We also want to say something else: Let this be a beginning, not an end.
When the Hawks announced their partnership with local strip club Magic City, our organizations came together to write an open letter asking the team to reconsider.
We are grateful that Commissioner Adam Silver listened, and we appreciate the players, including Luke Kornet and Al Horford, who spoke publicly about their concerns.
Consider the women and girls who are exploited
Following the NBA’s decision, we’d invite our Atlanta community to sit with something deeper.
In our collective work as anti-trafficking advocates, our organizations have been involved in countless cases where traffickers groomed, recruited or forced women to work at strip clubs and took all of the money those women earned.
We have seen underage girls given fake IDs and made to dance in these venues.
Recent cases from Wisconsin and Texas further illustrate the ways the strip club industry can intersect with, and even be complicit in, trafficking and exploitation.
Scarlet Hope and 4Sarah, local organizations that provide support to women in the adult entertainment industry, have given voice to the trauma experienced by women in these environments.
As further evidence, a 2018 Johns Hopkins University study of over 100 women who were new to dancing in strip clubs (less than six months) found that 73% reported alcohol use disorder and 44% reported illicit drug use.
Work together to find solutions to a complex problem
Magic City Monday was never just about the right environment for a night out. Major sporting events are consistently linked to spikes in demand for commercial sex and to increases in sex trafficking activity.

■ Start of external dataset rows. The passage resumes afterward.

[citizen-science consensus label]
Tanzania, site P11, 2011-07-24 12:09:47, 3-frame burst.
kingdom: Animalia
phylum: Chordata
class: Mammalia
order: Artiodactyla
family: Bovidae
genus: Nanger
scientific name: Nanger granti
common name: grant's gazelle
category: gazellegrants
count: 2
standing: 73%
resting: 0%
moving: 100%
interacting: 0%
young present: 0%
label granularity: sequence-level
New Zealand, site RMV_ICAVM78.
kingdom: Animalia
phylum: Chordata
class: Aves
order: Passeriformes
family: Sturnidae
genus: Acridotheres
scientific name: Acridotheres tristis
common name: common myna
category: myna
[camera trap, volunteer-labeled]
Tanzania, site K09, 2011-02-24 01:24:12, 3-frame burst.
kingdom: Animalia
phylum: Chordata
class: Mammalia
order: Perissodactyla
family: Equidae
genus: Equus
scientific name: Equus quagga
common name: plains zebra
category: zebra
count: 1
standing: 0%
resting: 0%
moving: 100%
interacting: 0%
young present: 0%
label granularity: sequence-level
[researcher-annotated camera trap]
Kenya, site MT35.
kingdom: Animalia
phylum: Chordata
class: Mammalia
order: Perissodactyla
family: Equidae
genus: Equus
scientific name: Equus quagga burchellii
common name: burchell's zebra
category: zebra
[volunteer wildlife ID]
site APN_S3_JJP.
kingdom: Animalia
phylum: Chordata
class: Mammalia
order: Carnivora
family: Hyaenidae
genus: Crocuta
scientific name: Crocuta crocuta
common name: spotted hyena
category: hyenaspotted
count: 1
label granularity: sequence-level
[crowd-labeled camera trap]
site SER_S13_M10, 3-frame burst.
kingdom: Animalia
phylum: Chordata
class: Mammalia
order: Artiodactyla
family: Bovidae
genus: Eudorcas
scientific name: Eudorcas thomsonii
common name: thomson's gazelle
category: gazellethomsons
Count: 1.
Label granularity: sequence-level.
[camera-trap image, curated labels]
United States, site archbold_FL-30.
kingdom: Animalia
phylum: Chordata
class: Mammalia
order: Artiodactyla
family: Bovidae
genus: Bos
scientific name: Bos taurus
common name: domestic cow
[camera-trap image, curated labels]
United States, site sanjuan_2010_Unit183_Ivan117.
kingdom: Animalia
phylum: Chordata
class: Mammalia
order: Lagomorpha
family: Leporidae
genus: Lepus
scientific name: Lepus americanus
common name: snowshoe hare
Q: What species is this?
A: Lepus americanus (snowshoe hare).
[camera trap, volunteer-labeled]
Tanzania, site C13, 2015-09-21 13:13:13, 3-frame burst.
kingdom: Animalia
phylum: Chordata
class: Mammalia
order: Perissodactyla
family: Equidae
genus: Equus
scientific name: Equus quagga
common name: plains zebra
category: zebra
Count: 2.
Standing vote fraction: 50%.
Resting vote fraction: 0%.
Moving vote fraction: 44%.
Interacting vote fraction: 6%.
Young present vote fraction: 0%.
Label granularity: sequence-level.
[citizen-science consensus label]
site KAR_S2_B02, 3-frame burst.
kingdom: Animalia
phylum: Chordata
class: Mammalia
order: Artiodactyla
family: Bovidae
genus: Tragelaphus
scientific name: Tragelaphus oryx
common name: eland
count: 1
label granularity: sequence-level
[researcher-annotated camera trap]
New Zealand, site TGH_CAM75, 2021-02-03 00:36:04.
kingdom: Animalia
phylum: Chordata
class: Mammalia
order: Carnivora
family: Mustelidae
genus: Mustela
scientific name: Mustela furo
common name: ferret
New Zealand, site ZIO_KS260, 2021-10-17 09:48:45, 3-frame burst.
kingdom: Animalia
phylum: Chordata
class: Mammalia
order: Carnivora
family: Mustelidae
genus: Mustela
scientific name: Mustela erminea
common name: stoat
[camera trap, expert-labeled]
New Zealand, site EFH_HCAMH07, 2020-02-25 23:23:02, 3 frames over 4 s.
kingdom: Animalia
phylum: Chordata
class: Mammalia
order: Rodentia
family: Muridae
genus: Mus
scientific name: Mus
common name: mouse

We have sat with women who were trafficked during the very weeks when major sporting events brought thousands of visitors into our city. We have walked alongside survivors who were first recruited into exploitation through the promise of work at a club.
When a beloved institution like the Hawks celebrates a strip club as part of the game-night experience, it sends a signal to survivors, to the public and to those who profit from exploitation about what this city values and chooses to celebrate.
We want to be honest: We are not interested in a simple story. Magic City has been part of Atlanta’s cultural fabric for 40 years, and we understand that.
Culture is complicated. Exploitation is complicated. But complexity is not a reason to stay quiet; it’s a reason to have more honest conversations.
Atlanta is preparing to host 2026 FIFA World Cup matches. The city has already released a Human Rights Action Plan connected to that event, a sign that our leaders understand the risks that can accompany large international gatherings and desire to be prepared. That is the Atlanta we want to build on.
So, here is our invitation: to the Hawks, to the NBA, to city leaders, and to anyone who found themselves thinking about these questions — we invite you into conversation. We want to work together, learn from one another and search for real solutions to address the systems that allow exploitation to flourish.
There is nothing magical about exploitation. But there is something powerful about a city willing to look at itself honestly and ask how it can do better. We believe Atlanta is that city, and we’ll be here, ready to do that work together.
Signatories: Kasey McClure of 4Sarah, Jessica Lamb of Atlanta Redemption Ink, Amelia Quinn of BeLoved, Matt Hackey of FLT316, Susan Norris of Rescuing Hope, Rebecca Holley of Scarlet Hope, Tricia Boschert of She’s My Sister South Atlanta, Jeff Shaw of The Freedom Collective and Victoria Shelton-Stroud of Wellspring Living.